— Extract —
Sorry to hear you appear to have grumpy neighbours.

FWIW

ONQ.

[broken link removed]

All advice on AAM is remote from the situation and cannot be relied upon         as a defence or support - in and of itself - should legal action    be      taken.
Competent legal and building professionals should be asked to advise in         Real Life with rights to inspect and issue reports on the matters    at      hand.


----------



## Ó Murchú (23 Aug 2010)

onq said:


> I cannot comment more on AAM because each development is different and there may be many other factors involved.
> Sorry to hear you appear to have grumpy neighbours.
> 
> FWIW
> ...




*Moderators, *while the reply was informative, surely this represents blatant advertising - informing the OP that he will be unable to answer more questions on the subject and then providing a link to his own company who deal in such situations. It's would be very disappointing to see this creep into AAM.


----------



## Mpsox (23 Aug 2010)

Best place to start is your local council planning offices, I can't say for definite on all counties, but some allow you to do a search online based on an address or street and house number. They'll inform you if there were any appeals to the original decision or revised planning applications made.

— Actions to take —
a – Answer these questions about the forum thread:
(i) According to the disclaimer, what should competent legal and building professionals be asked to do?
(ii) What does Ó Murchú say the reply represents?
(iii) Where does Mpsox say is the best place to start?
b – Reproduce the forum thread from "Best place to" to "planning applications made.", substituting "planning department" for "planning offices".
c – Proceed with the forum thread about planning queries and neighbours from where it stops.

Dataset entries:
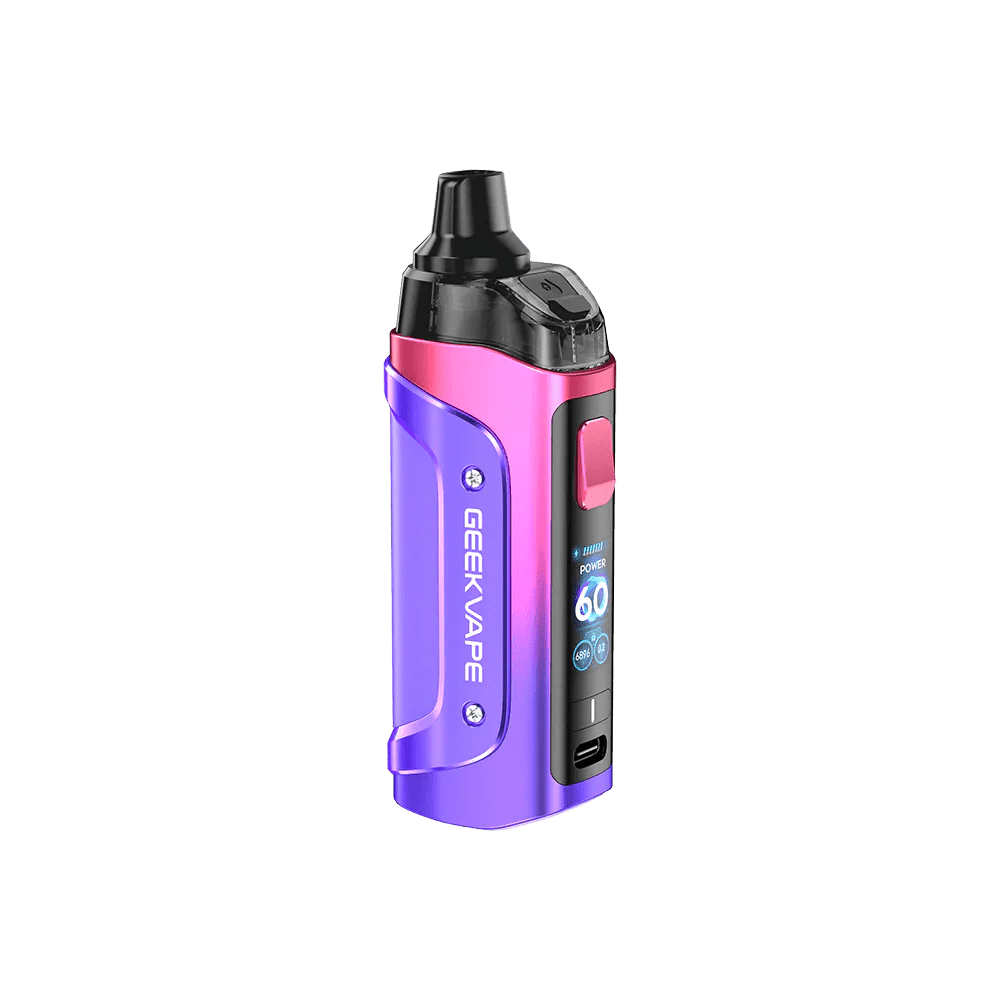 novo smok pods SMOK Novo Pods — eJuiceDirect novo smok pods SMOK Novo Pods — eJuiceDirect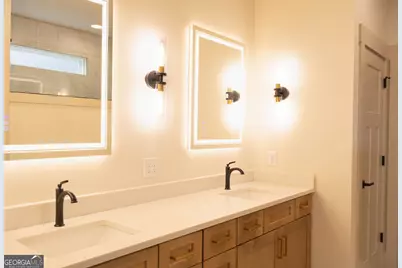 154 Planters Creek, Baldwin, GA 30511 - Photo 27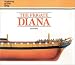Search : The Frigate Diana (Anatomy of the Ship)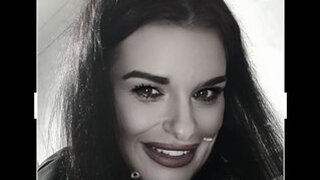 bonny_bants's Webcam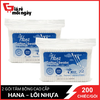 tam-bong-hana-cotton-swabs-goi-poly-loi-nhua-200c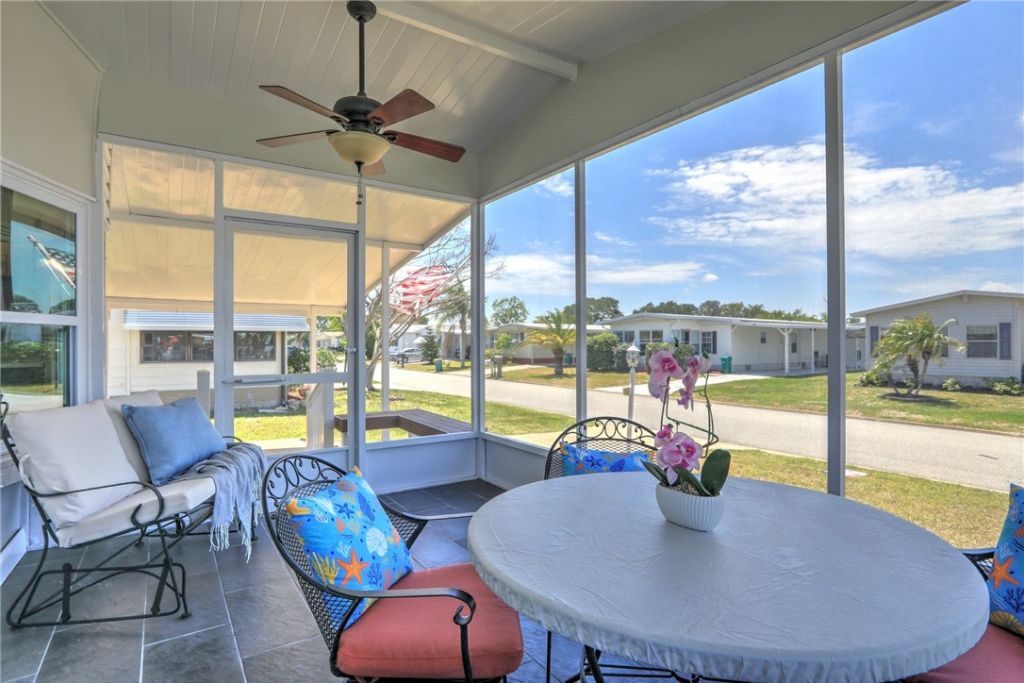 948 Frangi Pani Drive, Barefoot Bay, FL 32976 Photo
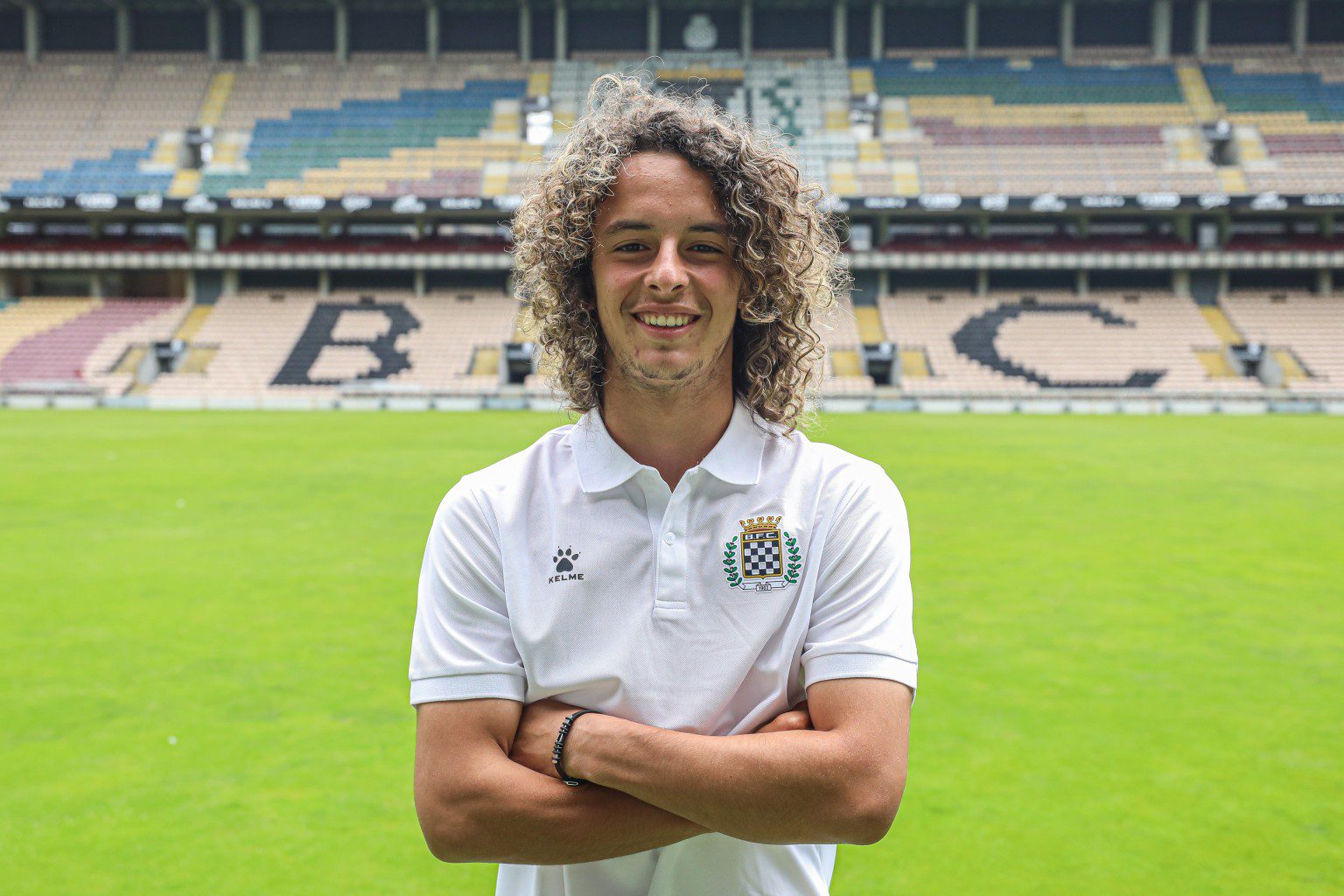 Martim Tavares1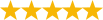 chimney cleaning and construction experts in Perry Hall, Maryland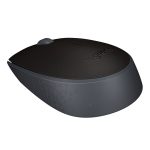 LOGITECH M171 Siyah Kablosuz Mouse (910-004424) / 910-004424-KAR40018 - Görsel 4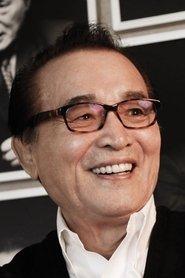 Shin Young-kyun as Kim Hyeon-gu in Under the Sky in Seoul 1961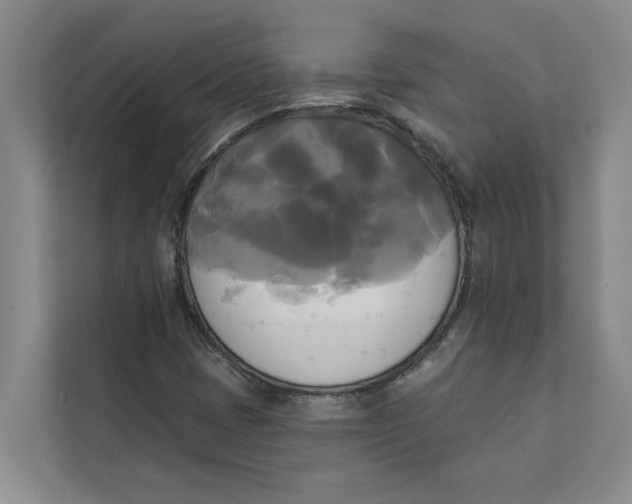 X0000111481401200908041113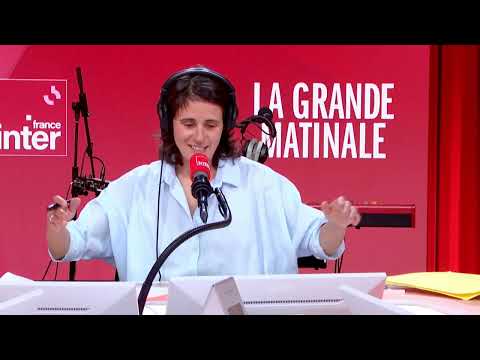 PSG : quand Paris gagne, est-ce que la France gagne ? thumbnail
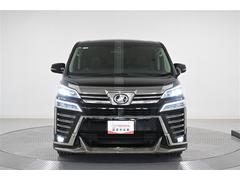 �磻�ɡ������Υ�����������԰�������Фä���Ǥ�����ž���䤹�����󥰥ɥ饤�֤�¿��Ǥ��� 2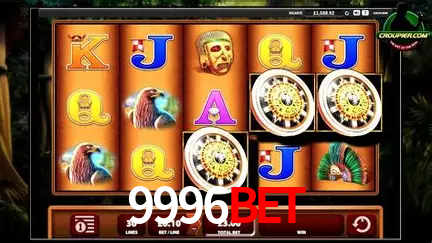 Descubra a Magia dos Jogos de Arcade no 330bet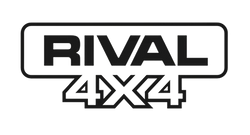 RIVAL 4x4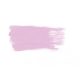 UV Painting Gel 812 5ml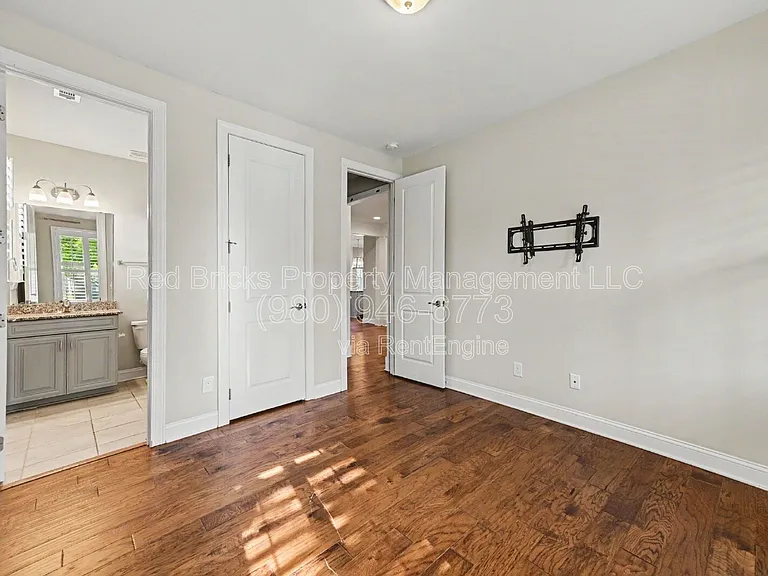 2259 Prairie Rd — Photo 21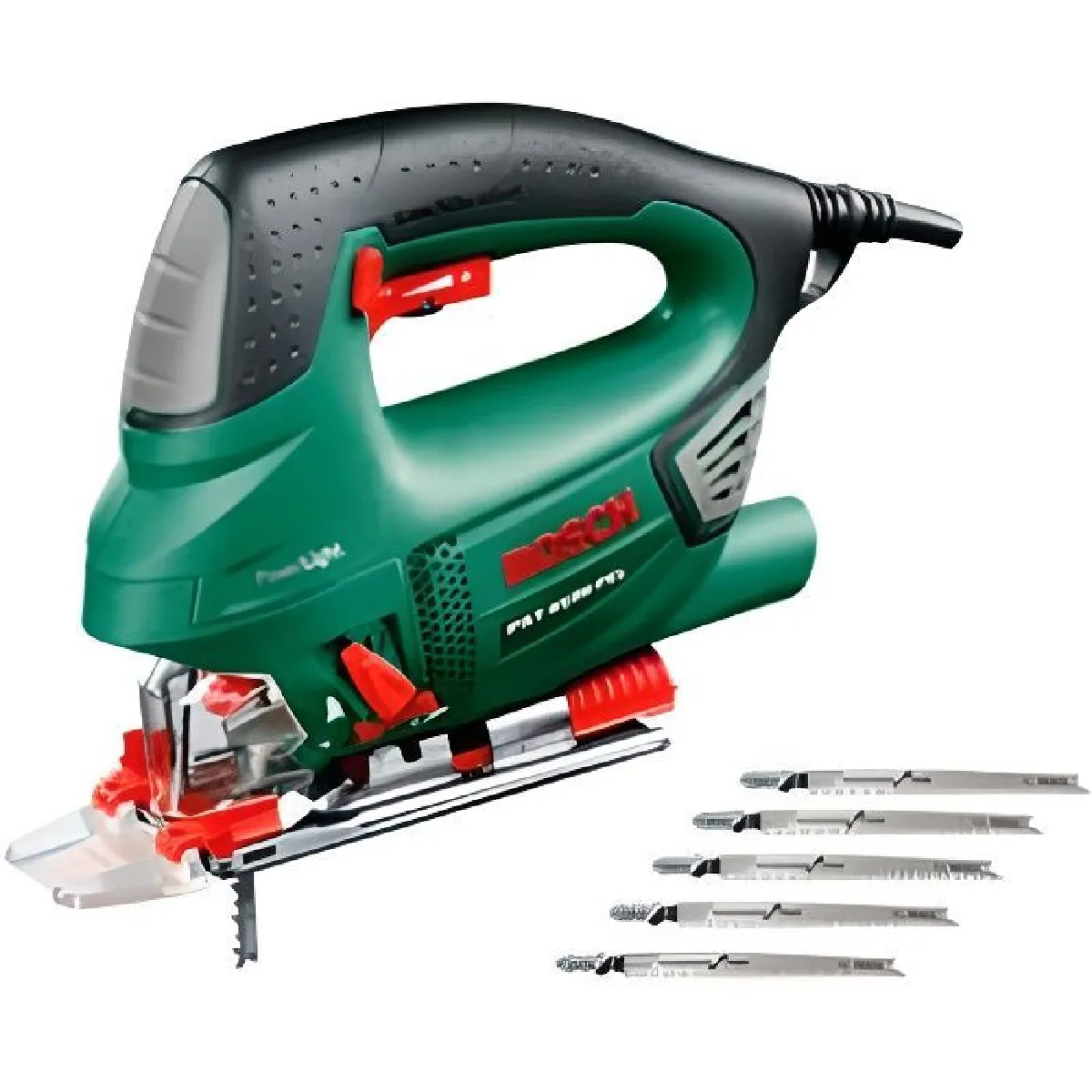 Bosch PST 900 PEL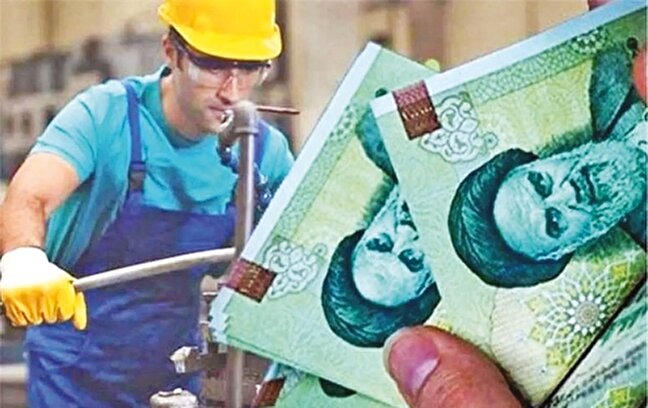 ضرورت اصلاح قانون بيمه بيكاري باتوجه به تحولات اجتماعي و اقتصادي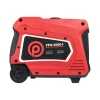 Inverter Generator 5.0 KVA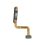Sensor de Impressão Digital para Samsung Galaxy A22 4G (A225F) (SERVICE PACK) - Image 2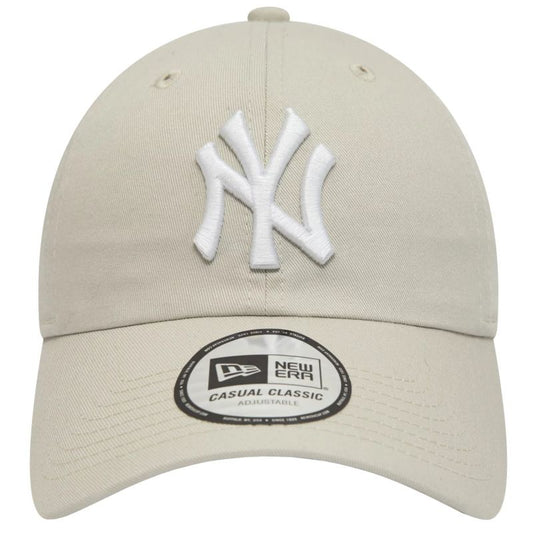 New Era 9TWENTY League Essentials New York Yankees Cap 60348843
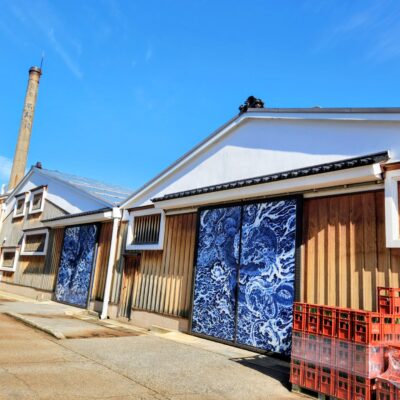 おすすめ県内スポット29 サムネイル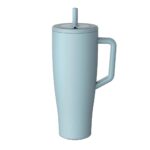 Custom BruMate 40 oz Era Mug - 2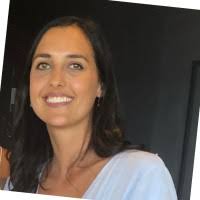 60+ "Anna Ellison" profiles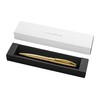 Pelikan Jazz Noble Ballpoint Pen, Gold, Right Handed and Left-Handed
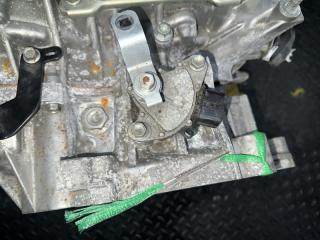 АКПП DAIHATSU ROCKY A202S WA-VEX 30900-B1010 5 ракурс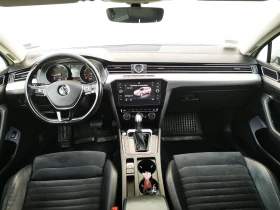 VW Passat 2.0 TDI BMT DSG Highline | Mobile.bg � ����� ������ 4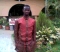 Jst me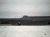 2023 Toyota Sienna Rocker Trim Passenger Side Skirt / Molding Black 75851 08902 Replacement 2023 Toyota Sienna Rocker Trim Passenger Side Skirt / Molding Black 75851 08902 Replacement thumbnail
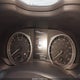 JN1EV7BR1NM340353 2022 Infiniti Q50 Luxe Awd auction photo thumbnail 7
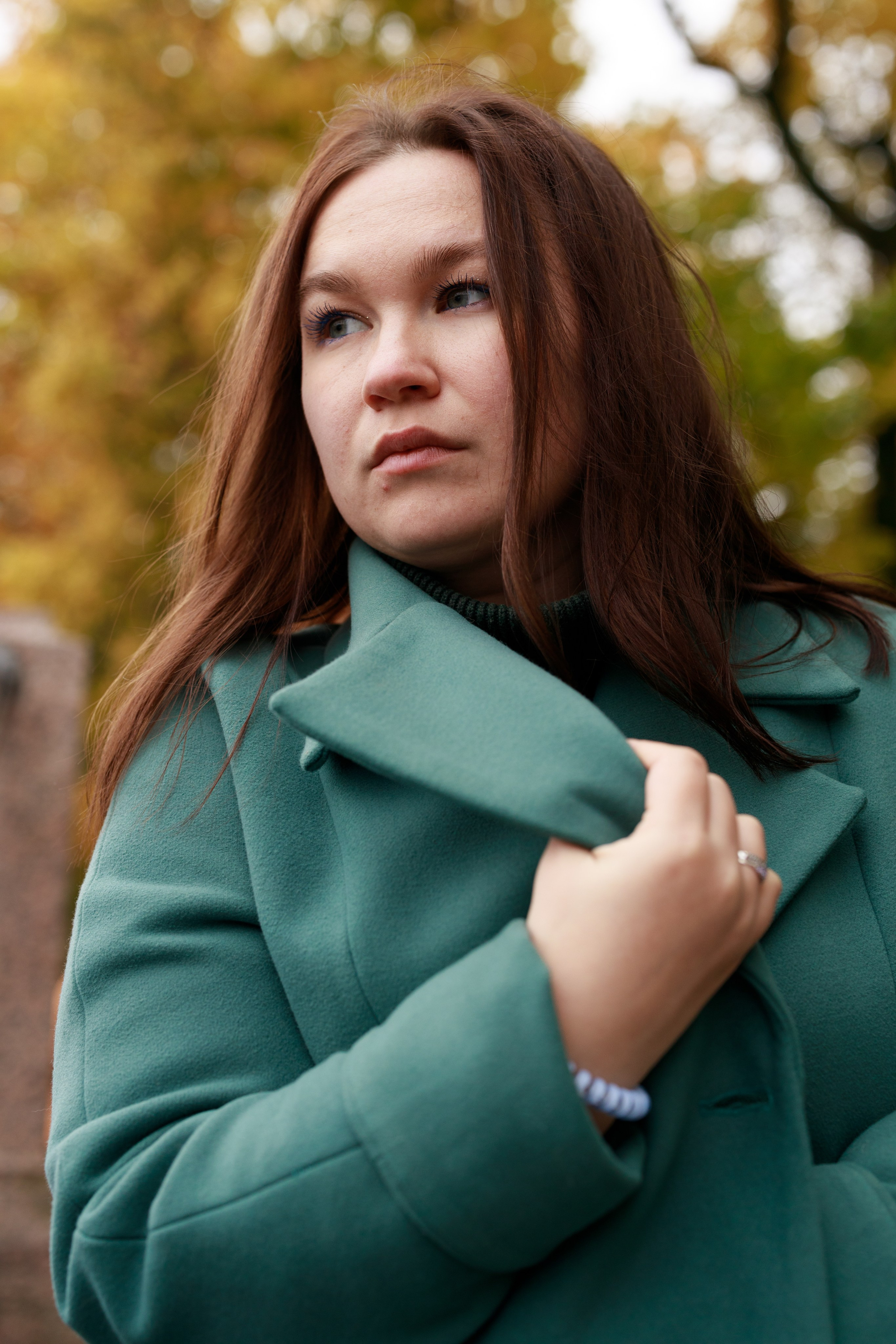 Life style. Фотограф Санкт-Петербург Конюхова Мария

— Answers to the tasks —
a –
(i) They should be asked to advise in Real Life, with rights to inspect and issue reports on the matters at hand.
(ii) Blatant advertising.
(iii) The local council planning offices.

b –
Best place to start is your local council planning department, I can't say for definite on all counties, but some allow you to do a search online based on an address or street and house number. They'll inform you if there were any appeals to the original decision or revised planning applications made.

c –
Given the measurements, the council (who in my own experience were very helpful) may be able to tell you if the build is likely to be an exempt structure.


----------



## Leo (23 Aug 2010)

Ó Murchú said:


> *Moderators, *while the reply was informative, surely this represents blatant advertising - informing the OP that he will be unable to answer more questions on the subject and then providing a link to his own company who deal in such situations. It's would be very disappointing to see this creep into AAM.


 
onq is always very informative, and his signature also complies fully with the . 
Leo


----------



## Ó Murchú (24 Aug 2010)

leo, my bad re rule 6 of the posting guidelines.

can you please define 'regular user' so i too can add a link to my website while in no way appearing like an advertisement for architectural services?

o murchu


----------



## Leo (24 Aug 2010)

Ó Murchú said:


> can you please define 'regular user' so i too can add a link to my website while in no way appearing like an advertisement for architectural services?


 
Hi Ó Murchú. A regular user is usually defined by the 'Frequent Poster' tag achieved after 50 posts and a minimum time period. 
Leo


----------



## onq (25 Aug 2010)

Leo said:


> onq is always very informative, and his signature also complies fully with the .
> Leo



(bows)

Thanks Leo,

Another important thing to note is that the poster can only append a sig to a relevant post.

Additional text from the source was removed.